### Questions
A. For each statement below, say whether it agrees with the greedy truck-loading proof. Answer yes or no, and quote the words of the proof that decide it.
(i) The trucks assigned to the packages form a non-decreasing sequence.
(ii) The greedy solution switches trucks whenever a package is heavier than the one before it.
(iii) The optimal solution under consideration assigns the same truck as the greedy solution to every package before the k'th.
B. Carry on the greedy truck-loading proof, starting right after its last line.

#### Given passage ####

Answer:
Answer explained with detail below
Explanation:
Consider the solution given by the greedy algorithm as a sequence of packages, here represented by indexes: 1, 2, 3, ... n. Each package i has a weight, w_i, and an assigned truck t_i. { t_i } is a non-decreasing sequence (as the k'th truck is sent out before anything is placed on the k+1'th truck). If t_n = m, that means our solution takes m trucks to send out the n packages.
If the greedy solution is non-optimal, then there exists another solution { t'_i }, with the same constraints, s.t. t'_n = m' < t_n = m.
Consider the optimal solution that matches the greedy solution as long as possible, so \for all i < k, t_i = t'_i, and t_k != t'_k.
t_k != t'_k => Either
1) t_k = 1 + t'_k
i.e. the greedy solution switched trucks before the optimal solution.
But the greedy solution only switches trucks when the current truck is full. Since t_i = t'_i i < k, the contents of the current truck after adding the k - 1'th package are identical for the greedy and the optimal solutions.
So, if the greedy solution switched trucks, that means that the truck couldn't fit the k'th package, so the optimal solution must switch trucks as well.
So this situation cannot arise.

#### Data supplied ####

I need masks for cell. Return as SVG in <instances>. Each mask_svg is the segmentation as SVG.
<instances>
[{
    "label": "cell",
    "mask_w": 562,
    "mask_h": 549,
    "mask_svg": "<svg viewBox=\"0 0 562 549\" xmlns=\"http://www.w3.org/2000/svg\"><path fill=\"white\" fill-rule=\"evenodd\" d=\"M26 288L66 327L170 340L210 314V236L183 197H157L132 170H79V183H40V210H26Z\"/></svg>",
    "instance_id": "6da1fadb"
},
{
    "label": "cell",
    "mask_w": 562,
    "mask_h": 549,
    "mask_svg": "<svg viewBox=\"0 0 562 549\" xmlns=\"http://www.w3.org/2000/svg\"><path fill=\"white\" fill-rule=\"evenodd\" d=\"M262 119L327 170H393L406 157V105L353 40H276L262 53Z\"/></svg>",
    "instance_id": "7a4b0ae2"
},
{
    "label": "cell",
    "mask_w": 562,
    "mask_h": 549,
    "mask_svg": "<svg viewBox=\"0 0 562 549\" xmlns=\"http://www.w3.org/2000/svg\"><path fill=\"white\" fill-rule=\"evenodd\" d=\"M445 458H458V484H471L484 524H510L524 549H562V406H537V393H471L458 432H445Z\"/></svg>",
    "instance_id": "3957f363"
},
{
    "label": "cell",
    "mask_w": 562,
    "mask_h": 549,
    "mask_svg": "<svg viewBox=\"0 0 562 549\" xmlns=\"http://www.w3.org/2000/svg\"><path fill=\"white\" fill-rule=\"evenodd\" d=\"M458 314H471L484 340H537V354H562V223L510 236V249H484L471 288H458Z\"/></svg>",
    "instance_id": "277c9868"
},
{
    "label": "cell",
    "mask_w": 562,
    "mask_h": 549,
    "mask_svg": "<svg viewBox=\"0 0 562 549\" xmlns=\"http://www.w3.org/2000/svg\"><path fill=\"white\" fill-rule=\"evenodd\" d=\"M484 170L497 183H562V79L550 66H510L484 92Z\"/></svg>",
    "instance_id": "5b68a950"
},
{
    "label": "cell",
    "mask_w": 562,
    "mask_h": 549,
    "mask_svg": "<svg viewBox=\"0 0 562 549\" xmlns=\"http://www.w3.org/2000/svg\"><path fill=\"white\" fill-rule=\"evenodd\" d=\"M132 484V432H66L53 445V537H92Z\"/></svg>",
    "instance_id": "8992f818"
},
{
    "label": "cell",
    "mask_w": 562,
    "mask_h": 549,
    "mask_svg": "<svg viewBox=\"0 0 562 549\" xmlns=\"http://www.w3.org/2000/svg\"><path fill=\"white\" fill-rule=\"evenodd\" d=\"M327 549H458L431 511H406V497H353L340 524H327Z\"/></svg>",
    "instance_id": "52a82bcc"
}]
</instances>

####

### Task-by-task answers
A.
(i) Yes: "{ t_i } is a non-decreasing sequence"
(ii) No: "But the greedy solution only switches trucks when the current truck is full."
(iii) Yes: "\for all i < k, t_i = t'_i"

B.
2) t'_k = 1 + t_k
i.e. the optimal solution switches trucks before the greedy solution.
Construct the sequence { t"_i } s.t.
t"_i = t_i, i <= k
t"_k = t'_i, i > k
This is the same as the optimal solution, except package k has been moved from truck t'_k to truck (t'_k - 1). Truck t'_k cannot be overpacked, since it has one less packages than it did in the optimal solution, and truck (t'_k - 1)
cannot be overpacked, since it has no more packages than it did in the greedy solution.
So { t"_i } must be a valid solution. If k = n, then we may have decreased the number of trucks required, which is a contradiction of the optimality of { t'_i }. Otherwise, we did not increase the number of trucks, so we created an optimal solution that matches { t_i } longer than { t'_i } does, which is a contradiction of the definition of { t'_i }.
So the greedy solution must be optimal.